Page.
┄┄┄┄┄┄

An object that maps keys to values.  A map cannot contain duplicate keys;  each key can map to at most one value.  This interface takes the place of the Dictionary class,  which was a totally abstract class rather than an interface. 

Nested Class Summary
static interface Map.Entry
          A map entry (key-value pair).
 
Method Summary
 void clear()
          Removes all mappings from this map (optional operation).
 boolean containsKey(Object key)
          Returns true if this map contains a mapping for the specified key.
 boolean containsValue(Object value)
          Returns true if this map maps one or more keys to the specified value.
 Set entrySet()
          Returns a set view of the mappings contained in this map.
 boolean equals(Object o)
          Compares the specified object with this map for equality.
 Object get(Object key)
          Returns the value to which this map maps the specified key.
 int hashCode()
          Returns the hash code value for this map.
 boolean isEmpty()
          Returns true if this map contains no key-value mappings.
 Set keySet()
          Returns a set view of the keys contained in this map.
 Object put(Object key, Object value)
          Associates the specified value with the specified key in this map (optional operation).
 void putAll(Map t)
          Copies all of the mappings from the specified map to this map (optional operation).
 Object remove(Object key)
          Removes the mapping for this key from this map if it is present (optional operation).
 int size()
          Returns the number of key-value mappings in this map.
 Collection values()
          Returns a collection view of the values contained in this map.
 

Set Interface

A Collection that contains no duplicate elements.  More formally,  sets contain no pair of elements e1 and e2 such that e1.equals(e2),  and at most one null element.  As implied by its name,  this interface models mathematical sets. 

Method Summary
 boolean add(Object o)
          Adds the specified element to this set if it is not already present (optional operation).

┄┄┄┄┄┄

The request.
Reproduce the Map and Set interface documentation word for word, from "void putAll(Map t)" up to and including "Collection values()".

┄┄┄┄┄┄

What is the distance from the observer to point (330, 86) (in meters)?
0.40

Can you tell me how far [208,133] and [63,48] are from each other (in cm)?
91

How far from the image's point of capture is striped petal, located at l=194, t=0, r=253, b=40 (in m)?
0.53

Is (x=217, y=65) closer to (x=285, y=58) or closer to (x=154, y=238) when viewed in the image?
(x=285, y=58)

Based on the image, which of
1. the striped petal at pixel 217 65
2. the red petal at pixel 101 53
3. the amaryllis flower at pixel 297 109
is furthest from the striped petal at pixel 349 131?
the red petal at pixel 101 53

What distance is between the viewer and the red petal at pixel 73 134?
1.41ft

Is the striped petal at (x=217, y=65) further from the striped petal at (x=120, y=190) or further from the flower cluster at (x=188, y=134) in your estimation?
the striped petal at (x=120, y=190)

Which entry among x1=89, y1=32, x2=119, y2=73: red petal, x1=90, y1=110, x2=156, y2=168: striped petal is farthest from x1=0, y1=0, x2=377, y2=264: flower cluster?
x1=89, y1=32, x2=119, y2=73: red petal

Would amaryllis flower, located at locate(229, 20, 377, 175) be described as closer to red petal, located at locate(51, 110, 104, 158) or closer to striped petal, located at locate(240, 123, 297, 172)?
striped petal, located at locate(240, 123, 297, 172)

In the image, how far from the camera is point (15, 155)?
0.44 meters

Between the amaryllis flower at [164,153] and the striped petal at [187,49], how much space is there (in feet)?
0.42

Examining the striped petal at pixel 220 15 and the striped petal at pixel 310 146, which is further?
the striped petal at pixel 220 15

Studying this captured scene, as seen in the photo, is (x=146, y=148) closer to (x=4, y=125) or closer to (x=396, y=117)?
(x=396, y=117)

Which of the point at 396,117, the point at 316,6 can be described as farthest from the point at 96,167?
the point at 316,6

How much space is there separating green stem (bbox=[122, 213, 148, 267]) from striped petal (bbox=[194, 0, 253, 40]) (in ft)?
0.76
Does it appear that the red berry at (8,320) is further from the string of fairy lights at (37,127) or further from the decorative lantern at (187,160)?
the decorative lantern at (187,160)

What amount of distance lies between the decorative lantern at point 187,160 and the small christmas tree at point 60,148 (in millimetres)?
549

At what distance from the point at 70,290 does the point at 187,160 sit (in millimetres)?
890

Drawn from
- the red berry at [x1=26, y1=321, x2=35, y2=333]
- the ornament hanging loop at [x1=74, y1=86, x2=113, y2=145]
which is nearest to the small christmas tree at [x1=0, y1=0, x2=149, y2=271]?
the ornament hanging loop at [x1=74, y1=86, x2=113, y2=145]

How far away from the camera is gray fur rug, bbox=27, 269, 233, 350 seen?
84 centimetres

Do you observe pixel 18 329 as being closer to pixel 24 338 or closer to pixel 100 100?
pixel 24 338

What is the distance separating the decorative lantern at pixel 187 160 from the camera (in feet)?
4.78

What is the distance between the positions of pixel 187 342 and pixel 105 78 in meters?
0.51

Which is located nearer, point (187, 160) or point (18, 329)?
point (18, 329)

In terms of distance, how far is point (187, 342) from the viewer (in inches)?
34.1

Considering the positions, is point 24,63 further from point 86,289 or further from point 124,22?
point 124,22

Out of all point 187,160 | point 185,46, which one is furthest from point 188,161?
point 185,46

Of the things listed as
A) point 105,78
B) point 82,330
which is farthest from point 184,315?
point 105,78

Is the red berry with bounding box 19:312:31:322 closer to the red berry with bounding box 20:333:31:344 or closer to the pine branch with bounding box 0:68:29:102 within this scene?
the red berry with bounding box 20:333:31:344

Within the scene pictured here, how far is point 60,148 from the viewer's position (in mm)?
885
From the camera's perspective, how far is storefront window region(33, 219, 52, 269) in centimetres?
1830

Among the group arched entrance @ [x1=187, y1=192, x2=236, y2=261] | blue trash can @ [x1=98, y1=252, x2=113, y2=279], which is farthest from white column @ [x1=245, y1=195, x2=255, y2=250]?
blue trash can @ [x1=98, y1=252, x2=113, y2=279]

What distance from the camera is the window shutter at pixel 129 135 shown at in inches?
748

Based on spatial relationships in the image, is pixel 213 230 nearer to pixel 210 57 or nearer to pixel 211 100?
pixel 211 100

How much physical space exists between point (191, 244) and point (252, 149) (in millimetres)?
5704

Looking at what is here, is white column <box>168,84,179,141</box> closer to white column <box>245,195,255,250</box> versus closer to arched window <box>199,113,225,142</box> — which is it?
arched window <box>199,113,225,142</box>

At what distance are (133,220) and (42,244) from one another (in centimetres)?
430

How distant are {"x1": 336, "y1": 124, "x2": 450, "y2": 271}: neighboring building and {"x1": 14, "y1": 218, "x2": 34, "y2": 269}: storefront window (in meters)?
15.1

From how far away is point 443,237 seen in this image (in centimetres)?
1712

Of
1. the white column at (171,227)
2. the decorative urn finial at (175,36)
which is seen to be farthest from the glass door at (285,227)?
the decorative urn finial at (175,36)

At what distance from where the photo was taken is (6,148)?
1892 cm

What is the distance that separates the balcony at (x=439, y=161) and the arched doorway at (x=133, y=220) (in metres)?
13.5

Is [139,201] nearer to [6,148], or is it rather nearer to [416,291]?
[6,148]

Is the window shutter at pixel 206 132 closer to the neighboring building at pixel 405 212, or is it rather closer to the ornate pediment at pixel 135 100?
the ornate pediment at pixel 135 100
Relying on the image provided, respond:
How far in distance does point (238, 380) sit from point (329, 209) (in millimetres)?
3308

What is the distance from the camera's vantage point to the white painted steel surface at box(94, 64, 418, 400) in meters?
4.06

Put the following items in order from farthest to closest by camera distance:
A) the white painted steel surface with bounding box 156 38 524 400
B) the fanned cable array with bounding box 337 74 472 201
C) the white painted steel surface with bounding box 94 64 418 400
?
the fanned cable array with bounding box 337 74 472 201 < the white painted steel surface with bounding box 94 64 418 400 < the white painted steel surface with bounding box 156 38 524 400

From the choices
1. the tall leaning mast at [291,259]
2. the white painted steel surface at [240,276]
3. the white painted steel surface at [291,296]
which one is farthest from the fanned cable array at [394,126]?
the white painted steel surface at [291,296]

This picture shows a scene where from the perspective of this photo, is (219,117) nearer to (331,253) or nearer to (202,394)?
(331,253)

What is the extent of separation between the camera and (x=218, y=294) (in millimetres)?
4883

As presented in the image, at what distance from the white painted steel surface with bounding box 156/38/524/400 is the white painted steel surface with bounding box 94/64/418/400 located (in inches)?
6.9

┄┄┄┄┄┄

Task output.
void putAll(Map t)
          Copies all of the mappings from the specified map to this map (optional operation).
 Object remove(Object key)
          Removes the mapping for this key from this map if it is present (optional operation).
 int size()
          Returns the number of key-value mappings in this map.
 Collection values()